I am building a instant messaging app with Phoenix backend.
I use unique user name as the channel name,so user can send msg to each other base on name.
Now I have two nodes running, and they connect each other.

The question is how can I know the message can not reach to other node, for example the target node crash.
and shall I check the user, connect to which node, and check if the node is online, before boradcast or send the message?

Thanks.

hubertlepicki · July 30, 2020, 7:11pm

It is very little info about what you are doing in terms of how your infrastructure and code is set up, but sending back acknowledged message generally seems like the way to go…

max-vc · July 31, 2020, 1:09am

Thanks for the suggestion.
yes, I shall user ACK flag to decide whether resend message when user connect back.

here is the code I broadcast user’s message,
the question is shall I check the user or user’node is online , before broadcast the message?

def handle_in("new_message", payload, socket) do
    %{"to" => to_username, "message" =>  conversation} = payload
    from_username = socket.assigns.username
    message = %{
      from:from_username,
      message: conversation
    }
    # shall I find channel dm:`to_username`'s node whether is online,
    # if not, store the message to database,and send again when user's node online again
    socket.endpoint.broadcast!("dm:#{to_username}", "new_message", message)
 end

hubertlepicki · July 31, 2020, 1:37pm

I think the main problem here is that you are using Phoenix.PubSub (endpoint.broadcast), which is precisely what it says it is: a pub-sub mechanism. The pub-sub mechanisms generally are fire and forget, and Phoenix does it precisely this way. So, if you want to listen to some ack message it is up to you for implementation and it won’t be super easy, as you have to handle timeouts, out-of-order messages etc.

What I would do instead is to maybe register process globally within a cluster and then perform a normal GenServer.call. GenServer already sets up monitor on the destination process, and will error if the pid you are trying to send message to crashes, it also waits for the response blocking so after your GenServer.call finishes, you will be sure the destination process did in fact receive message and didn’t crash processing it.

There is a number of ways to perform gluster-wide process registration, and maybe you’d need grouping them too. There’s pg2 and Horde.Registry but also :global and others.

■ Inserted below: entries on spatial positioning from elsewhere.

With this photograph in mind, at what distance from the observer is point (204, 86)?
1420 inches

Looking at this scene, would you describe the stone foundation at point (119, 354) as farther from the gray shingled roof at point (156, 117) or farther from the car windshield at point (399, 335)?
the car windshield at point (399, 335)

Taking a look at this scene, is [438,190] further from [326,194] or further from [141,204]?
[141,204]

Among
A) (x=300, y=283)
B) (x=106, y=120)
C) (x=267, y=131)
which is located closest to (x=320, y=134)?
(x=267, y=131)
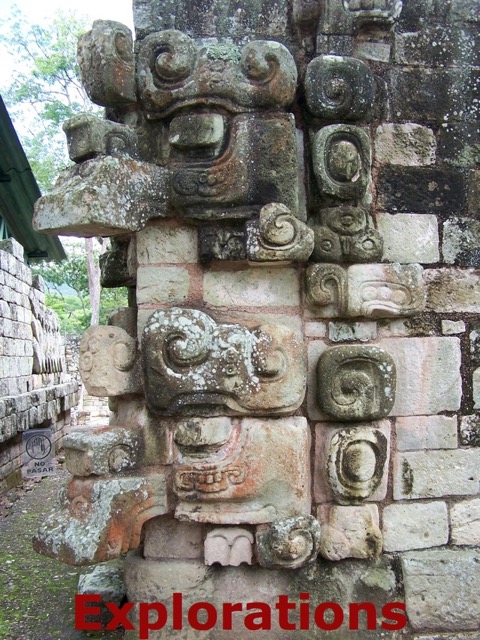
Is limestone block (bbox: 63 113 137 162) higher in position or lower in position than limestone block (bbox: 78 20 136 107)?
lower

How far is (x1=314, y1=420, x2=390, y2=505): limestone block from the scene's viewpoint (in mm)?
2443

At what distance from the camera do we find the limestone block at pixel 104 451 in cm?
233

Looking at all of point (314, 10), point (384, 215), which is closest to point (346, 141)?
point (384, 215)

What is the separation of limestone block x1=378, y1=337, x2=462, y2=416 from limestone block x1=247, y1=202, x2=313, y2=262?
60cm

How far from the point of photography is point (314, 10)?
249 cm

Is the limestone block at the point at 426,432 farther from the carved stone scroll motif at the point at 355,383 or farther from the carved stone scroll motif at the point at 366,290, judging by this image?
the carved stone scroll motif at the point at 366,290

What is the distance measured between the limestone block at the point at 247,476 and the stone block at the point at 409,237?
2.87 feet

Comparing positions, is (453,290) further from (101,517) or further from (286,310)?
(101,517)

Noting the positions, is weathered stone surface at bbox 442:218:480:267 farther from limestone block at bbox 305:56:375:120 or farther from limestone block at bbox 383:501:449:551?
limestone block at bbox 383:501:449:551

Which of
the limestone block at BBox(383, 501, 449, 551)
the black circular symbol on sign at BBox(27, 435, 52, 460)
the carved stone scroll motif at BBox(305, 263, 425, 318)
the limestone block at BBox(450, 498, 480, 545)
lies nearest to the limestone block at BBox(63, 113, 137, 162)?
the carved stone scroll motif at BBox(305, 263, 425, 318)

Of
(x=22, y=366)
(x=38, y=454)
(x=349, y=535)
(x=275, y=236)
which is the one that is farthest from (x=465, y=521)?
(x=22, y=366)

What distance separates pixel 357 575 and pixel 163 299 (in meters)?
1.41

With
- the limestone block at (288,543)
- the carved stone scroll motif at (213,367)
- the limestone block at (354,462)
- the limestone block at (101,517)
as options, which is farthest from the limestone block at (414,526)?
the limestone block at (101,517)

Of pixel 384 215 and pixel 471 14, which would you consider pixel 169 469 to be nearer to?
pixel 384 215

I would have a look at Horde as this is what I am using and works pretty much flawlessly in my, relatively simple, scenarios.

max-vc · July 31, 2020, 4:25pm

Thank you so much.
I am not aware Elixir has this concept: process registration. since your last reply, I am looking at Phoenix Tracker, try to find a way to register the user-process info when join the channel.
seems the Horde.Registry is the answer.
Sir, last question, as the IM app may has millions clients connected, shall I worry the performance when use Horde.Registery?